About this task — From the line containing "family: Bovidae" down to the last line of the records below, copy every line exactly. Leave out everything before it.

>>

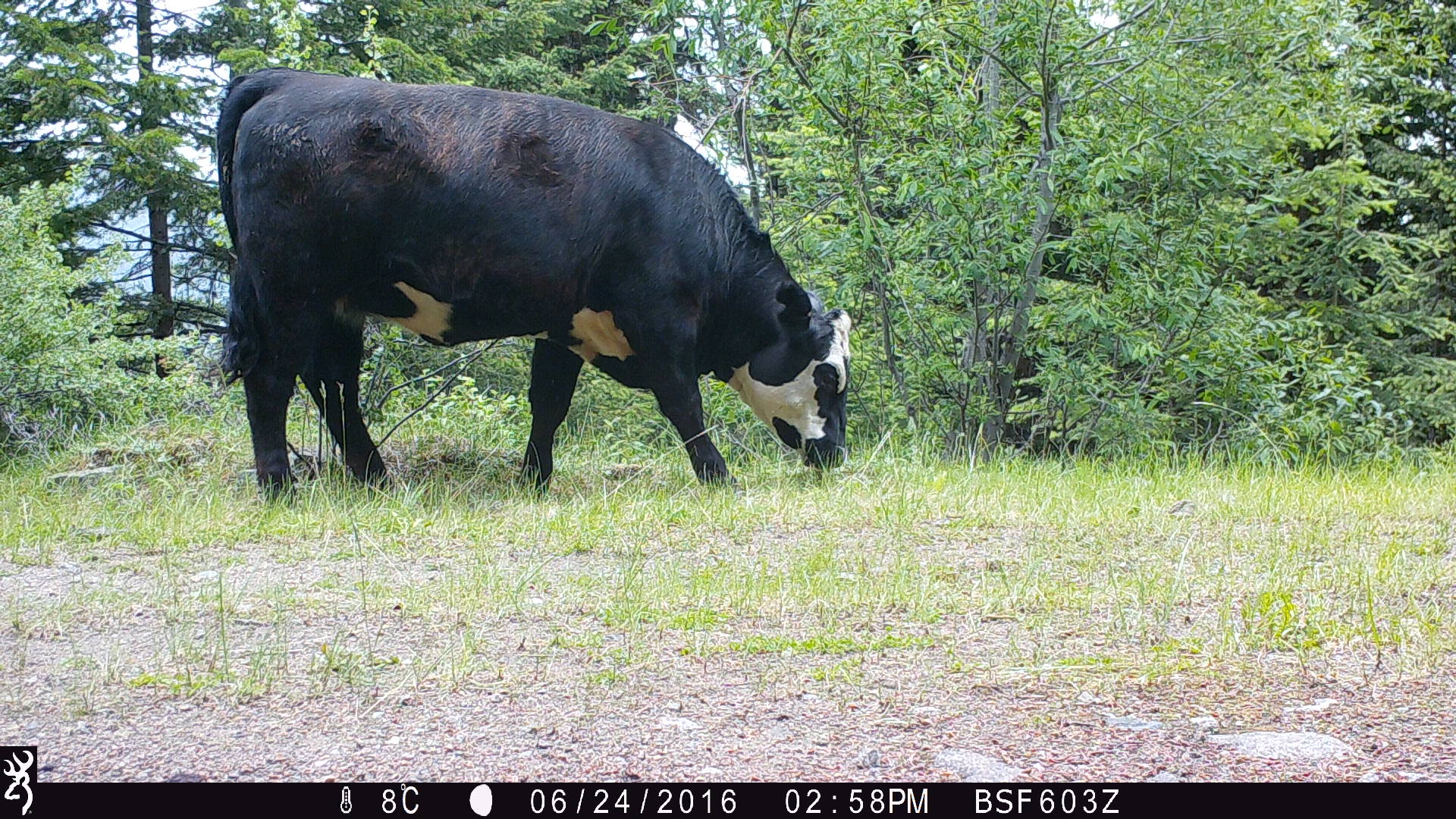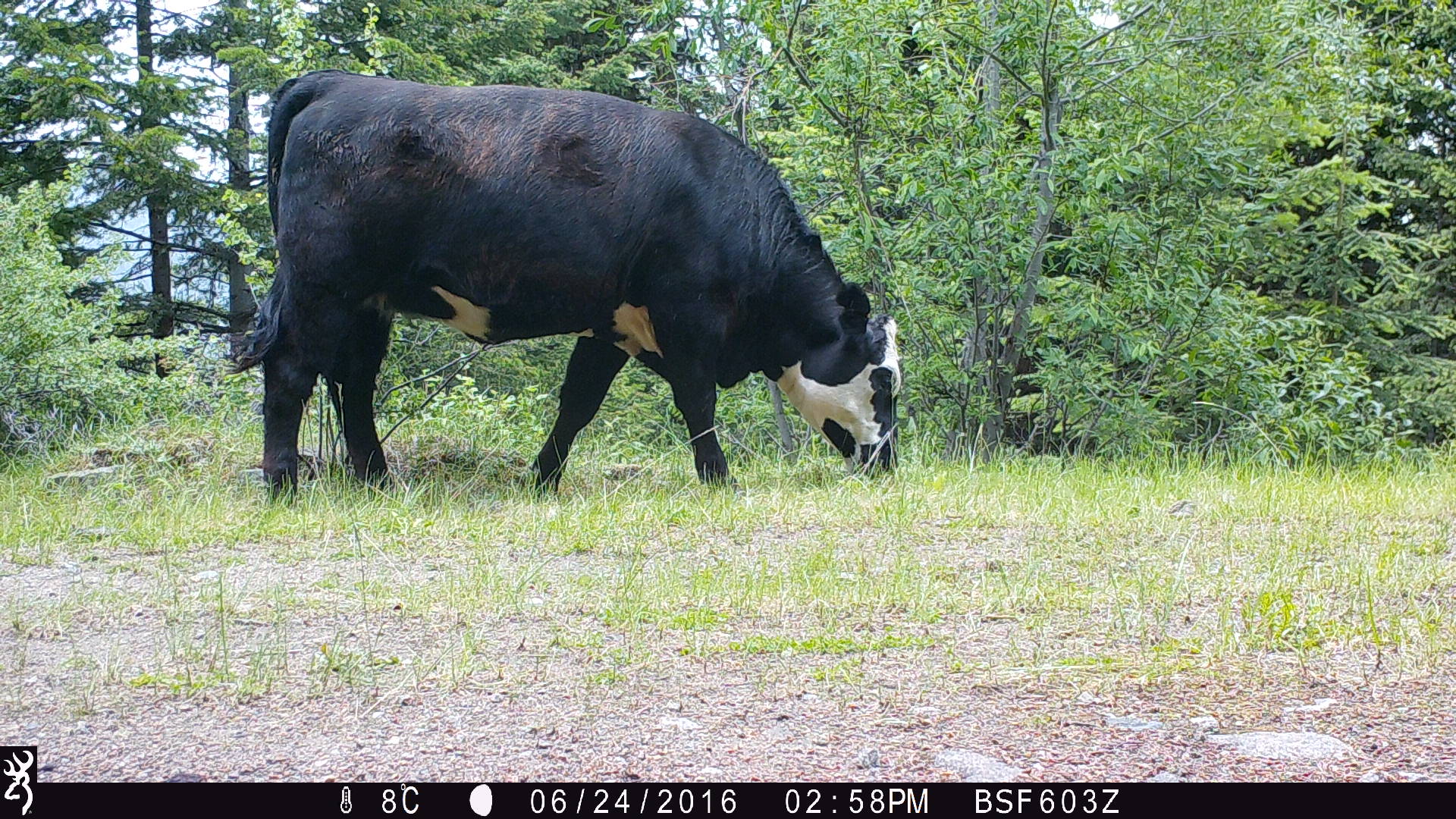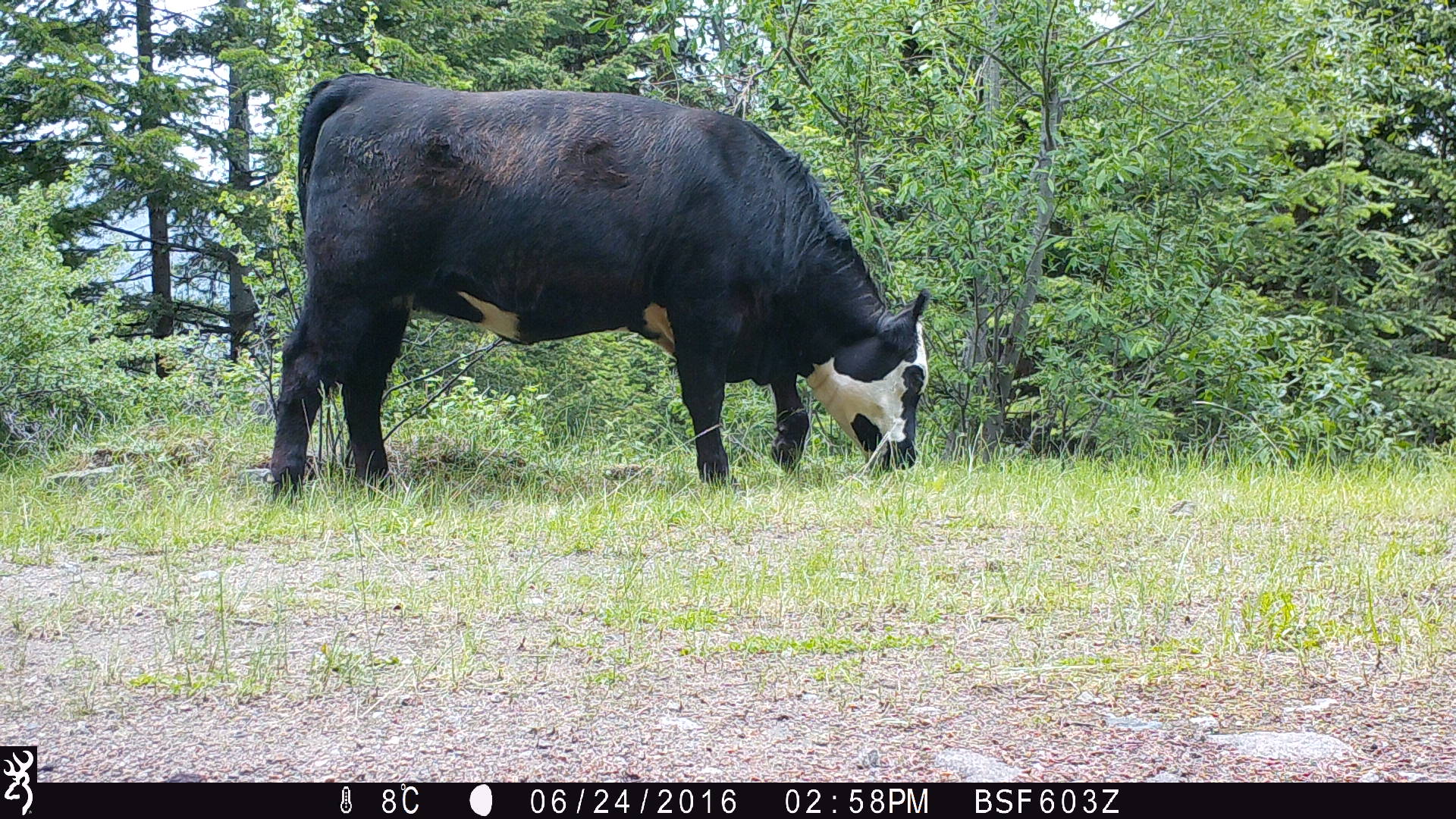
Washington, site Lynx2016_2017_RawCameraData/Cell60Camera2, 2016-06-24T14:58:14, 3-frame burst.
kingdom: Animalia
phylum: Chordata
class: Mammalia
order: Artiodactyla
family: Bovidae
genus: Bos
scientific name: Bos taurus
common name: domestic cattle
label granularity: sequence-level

<<

Solution for this task —
family: Bovidae
genus: Bos
scientific name: Bos taurus
common name: domestic cattle
label granularity: sequence-level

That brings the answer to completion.